- **Consigne**:
D'après le texte sur Raymond Savignac, dans quelle ville vit-il aujourd'hui ?

- **Document source**:
┄┄┄┄┄┄┄┄┄┄┄┄┄┄┄┄┄┄┄┄
Voici l’histoire d’un Aveyronnais de Paris qui durant des dizaines d’années a enchanté nos rues. En œuvrant pour Bic, la SNCF ou Monsavon, et tant d’autres, il a gravé dans notre imaginaire des gags visuels et des images d’une légèreté et d’une gaieté rarement égalées aujourd’hui. Raymond Savignac est le dernier d’une lignée de graphistes français, tels que Colin et Cassandre, qui tutoyaient l’art tout en s’adressant au commun des mortels…
C’est un fils d’Aveyronnais de Villefranche-de-Rouergue monté à Paris à la Belle Epoque faire bistrot. Aujourd’hui, il vit à Trouville-sur-Mer (Calvados) dont il est devenu, en dépit d’Eugène Boudin, des impressionnistes et de Marguerite Duras, le citoyen le plus illustre. A preuve, ses fameuses mouettes sont devenues la signature visuelle de la station normande et charmante.
┄┄┄┄┄┄┄┄┄┄┄┄┄┄┄┄┄┄┄┄
- **Entrées extraites**:
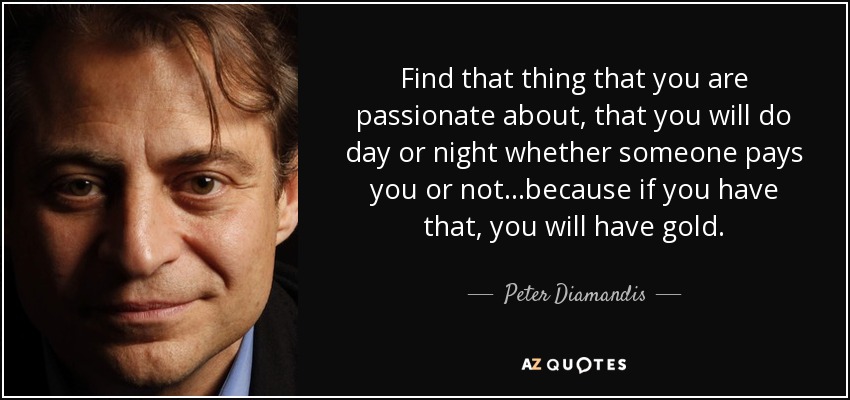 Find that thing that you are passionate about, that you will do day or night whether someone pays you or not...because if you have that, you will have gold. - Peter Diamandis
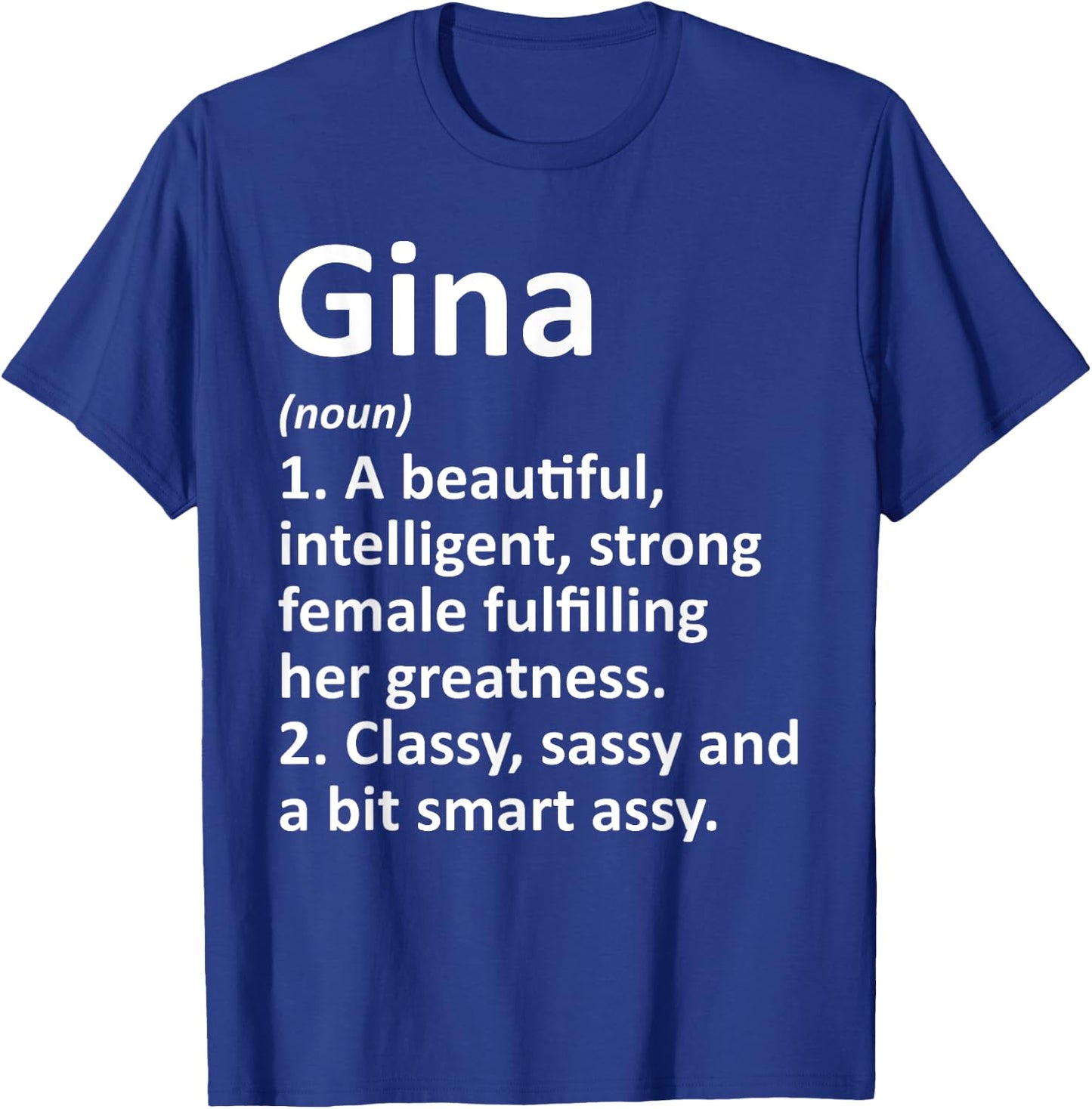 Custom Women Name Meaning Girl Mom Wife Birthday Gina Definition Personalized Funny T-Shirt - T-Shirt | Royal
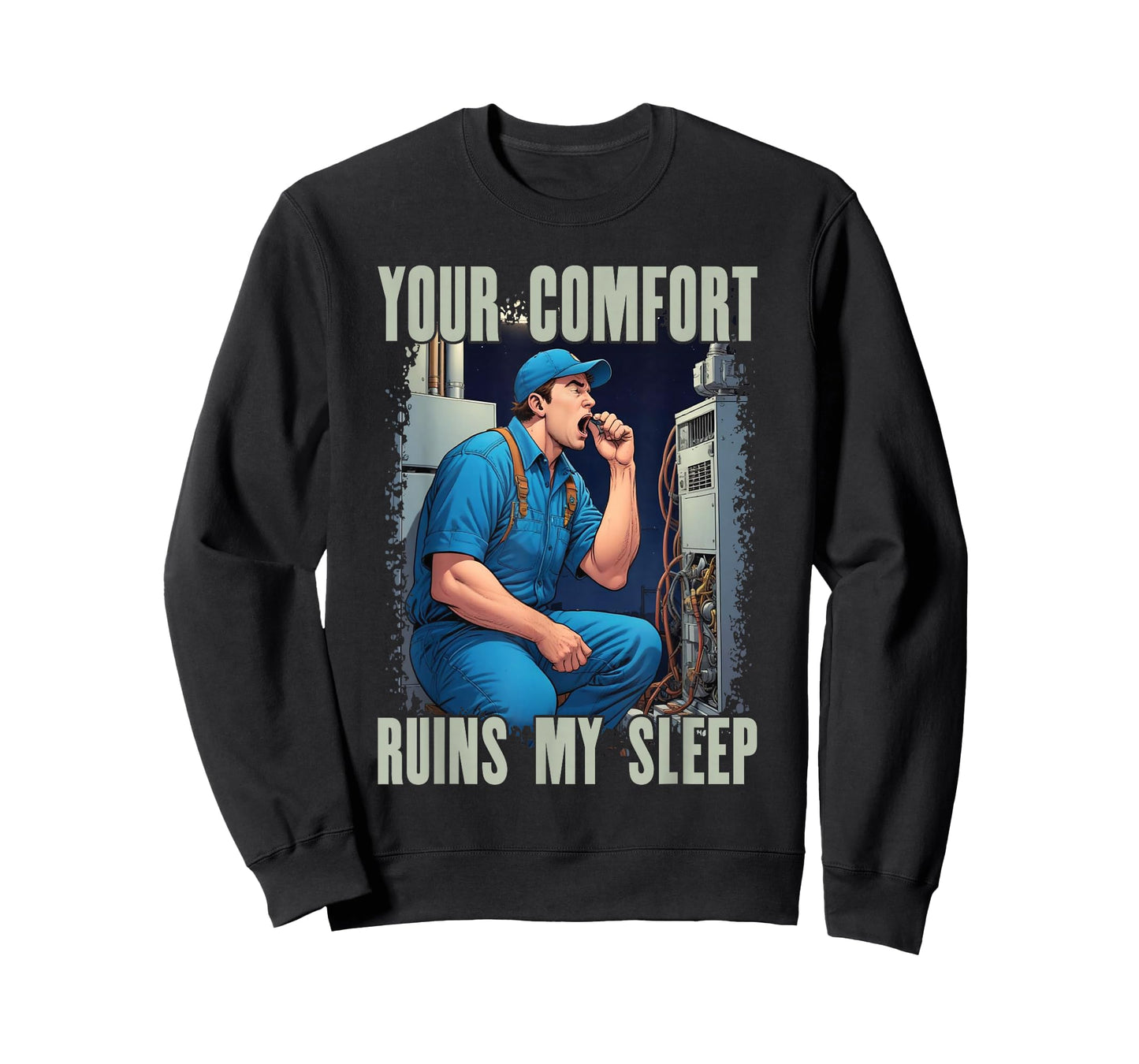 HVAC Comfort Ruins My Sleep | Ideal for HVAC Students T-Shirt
┄┄┄┄┄┄┄┄┄┄┄┄┄┄┄┄┄┄┄┄
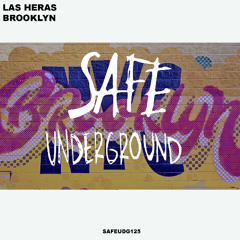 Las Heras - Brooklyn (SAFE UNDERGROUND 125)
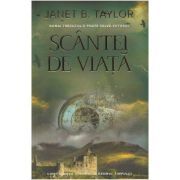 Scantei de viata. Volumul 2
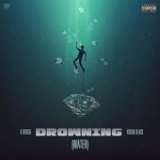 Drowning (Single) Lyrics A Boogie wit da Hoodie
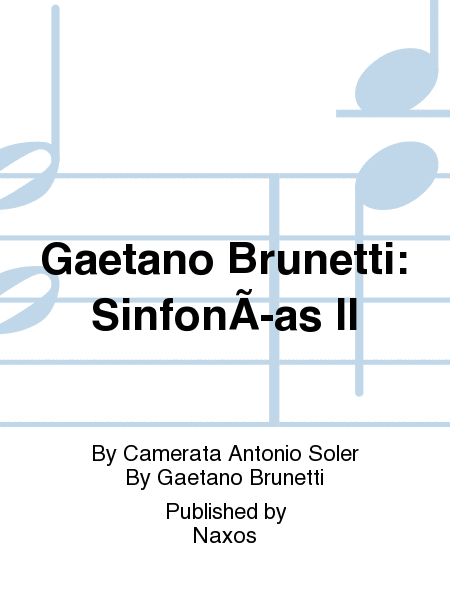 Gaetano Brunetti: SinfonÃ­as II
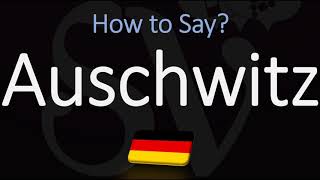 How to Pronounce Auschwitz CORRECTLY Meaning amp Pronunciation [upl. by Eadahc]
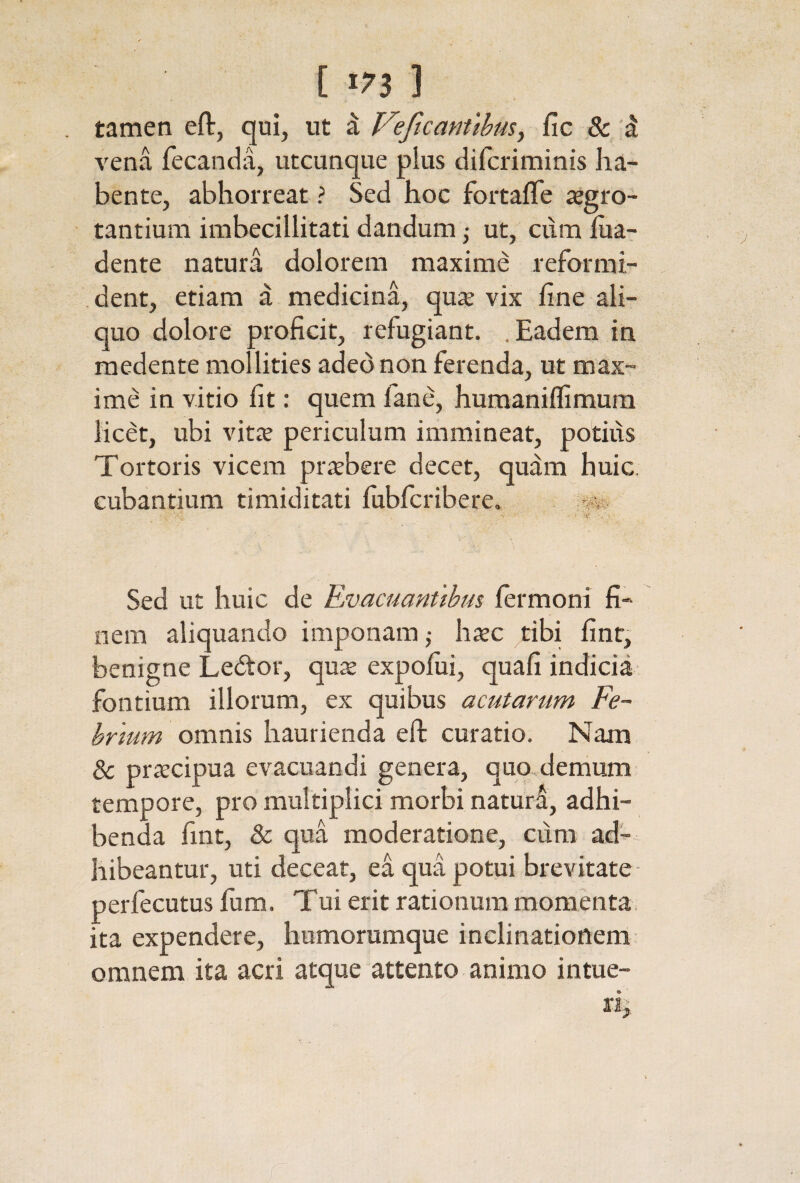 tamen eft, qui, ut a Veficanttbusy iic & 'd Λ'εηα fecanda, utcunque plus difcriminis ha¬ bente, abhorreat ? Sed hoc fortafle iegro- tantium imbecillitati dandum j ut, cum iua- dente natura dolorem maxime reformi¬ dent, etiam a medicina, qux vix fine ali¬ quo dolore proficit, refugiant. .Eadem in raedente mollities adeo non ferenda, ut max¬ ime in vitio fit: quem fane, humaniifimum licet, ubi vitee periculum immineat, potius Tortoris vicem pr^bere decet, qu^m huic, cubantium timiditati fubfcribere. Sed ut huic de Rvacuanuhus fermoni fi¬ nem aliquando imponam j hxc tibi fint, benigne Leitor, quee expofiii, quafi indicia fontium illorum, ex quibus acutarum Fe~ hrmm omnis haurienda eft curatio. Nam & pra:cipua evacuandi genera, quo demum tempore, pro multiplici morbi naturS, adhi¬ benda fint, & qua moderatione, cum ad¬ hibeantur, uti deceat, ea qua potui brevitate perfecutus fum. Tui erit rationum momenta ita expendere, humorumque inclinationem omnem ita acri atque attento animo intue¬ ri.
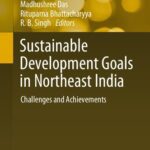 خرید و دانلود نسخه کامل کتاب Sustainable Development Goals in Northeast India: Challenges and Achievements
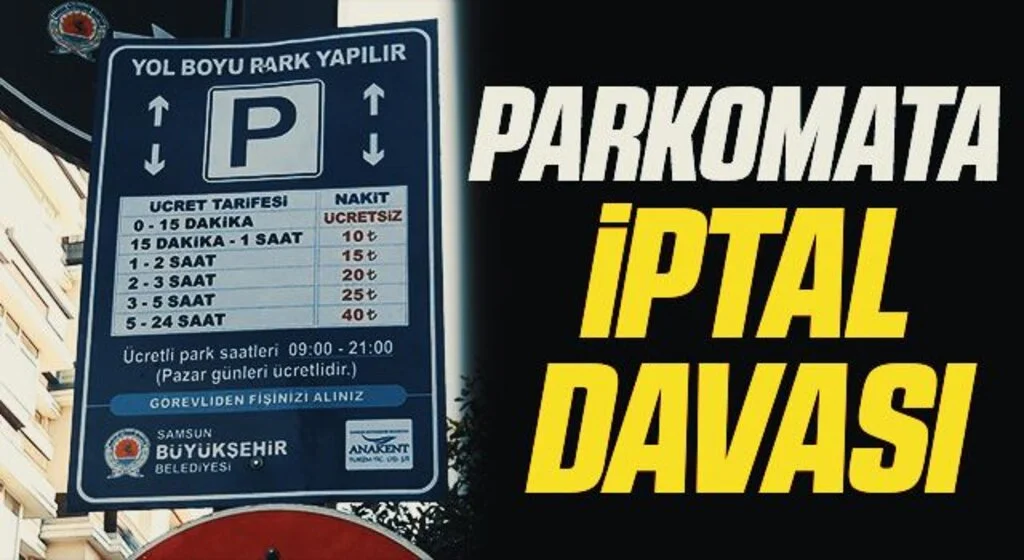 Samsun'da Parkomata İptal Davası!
┄┄┄┄┄┄┄┄┄┄┄┄┄┄┄┄┄┄┄┄
- **Réponse**:
Il vit à Trouville-sur-Mer, dans le Calvados.